33 Framing the Question

“Do college students rate (based on taste) yogurts from different vendors differently?” As in the previous two units, the primary question in the Frozen Yogurt Case Study is about the relationship between two variables: the response (taste of the product on scale of 1 to 10; see Definition 3.2) and the factor of interest (vendor of yogurt; see Definition 24.1).

The question, as stated above, is ill-posed. Instead of asking about individual tastes, we want to know if, on average, there is a difference in the taste of yogurt between vendors. That is, we want to test the following hypotheses:

\(H_0:\) the average taste rating is the same for each of the three vendors.
\(H_1:\) the average taste rating differs for at least one of the three vendors.

Mathematically, we write

\(H_0: \mu_1 = \mu_2 = \mu_3\)
\(H_1:\) At least one \(\mu_j\) differs from another

where \(\mu_1, \mu_2, \mu_3\) represent the average taste ratings for the East Side, Name Brand, and South Side yogurts, respectively. Our question is now centered on the population and captured through parameters, making it a well-posed question. In fact, this seems to be a question we have already addressed. In a way, it is.
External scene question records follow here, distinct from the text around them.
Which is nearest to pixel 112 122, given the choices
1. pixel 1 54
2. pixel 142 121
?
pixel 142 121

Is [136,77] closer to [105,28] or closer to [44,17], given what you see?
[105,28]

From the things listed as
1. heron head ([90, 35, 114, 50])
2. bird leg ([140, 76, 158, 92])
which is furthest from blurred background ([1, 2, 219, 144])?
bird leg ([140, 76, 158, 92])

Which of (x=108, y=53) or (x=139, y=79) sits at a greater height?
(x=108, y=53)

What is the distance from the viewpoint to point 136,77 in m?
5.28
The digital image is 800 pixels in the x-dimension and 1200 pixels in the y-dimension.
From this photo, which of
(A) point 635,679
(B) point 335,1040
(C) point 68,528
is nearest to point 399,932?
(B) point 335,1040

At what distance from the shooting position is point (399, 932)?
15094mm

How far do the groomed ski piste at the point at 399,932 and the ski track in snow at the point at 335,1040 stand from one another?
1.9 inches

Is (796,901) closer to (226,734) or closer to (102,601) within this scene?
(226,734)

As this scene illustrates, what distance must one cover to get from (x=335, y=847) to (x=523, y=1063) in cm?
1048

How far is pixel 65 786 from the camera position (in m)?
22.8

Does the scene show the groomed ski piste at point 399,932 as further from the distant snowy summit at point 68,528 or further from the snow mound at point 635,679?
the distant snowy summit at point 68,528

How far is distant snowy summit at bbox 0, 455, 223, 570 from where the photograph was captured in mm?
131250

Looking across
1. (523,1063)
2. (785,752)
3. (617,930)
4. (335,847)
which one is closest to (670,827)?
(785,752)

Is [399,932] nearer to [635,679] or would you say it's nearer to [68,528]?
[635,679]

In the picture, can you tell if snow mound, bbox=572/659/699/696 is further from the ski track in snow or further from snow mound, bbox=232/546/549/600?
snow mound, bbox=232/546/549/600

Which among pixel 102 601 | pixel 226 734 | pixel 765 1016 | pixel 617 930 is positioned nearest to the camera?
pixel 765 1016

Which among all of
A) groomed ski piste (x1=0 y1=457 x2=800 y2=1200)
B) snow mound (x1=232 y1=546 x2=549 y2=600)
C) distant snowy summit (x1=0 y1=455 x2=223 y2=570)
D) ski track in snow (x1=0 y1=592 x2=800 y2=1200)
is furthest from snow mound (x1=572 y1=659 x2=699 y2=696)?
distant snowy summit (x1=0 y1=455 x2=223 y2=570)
In this unit, we will be tackling the same types of questions we did in Chapter 24 — we are comparing the mean of a quantitative response across the levels of a categorical predictor. The difference is that the observations we have observed are not independent of one another, and we must account for this lack of independence in the analysis.

33.1 General Setting

This unit is concerned with comparing the mean response of a numeric variable across \(k\) groups. Let \(\mu_1, \mu_2, \dotsc, \mu_k\) represent the mean response for each of the \(k\) groups. Then, we are primarily interested in the following hypotheses:

\(H_0: \mu_1 = \mu_2 = \dotsb = \mu_k\)
\(H_1:\) At least one \(\mu_j\) differs from another.

When there are only two groups (\(k = 2\)), then this can be written as

\(H_0: \mu_1 = \mu_2\)
\(H_1: \mu_1 \neq \mu_2.\)

Here we are writing things in the mathematical notation, but let’s not forget that every hypothesis has a context. Throughout this unit, we are looking for some signal in the location of the response across the groups. Our working assumption then states that the groups are all similar, on average.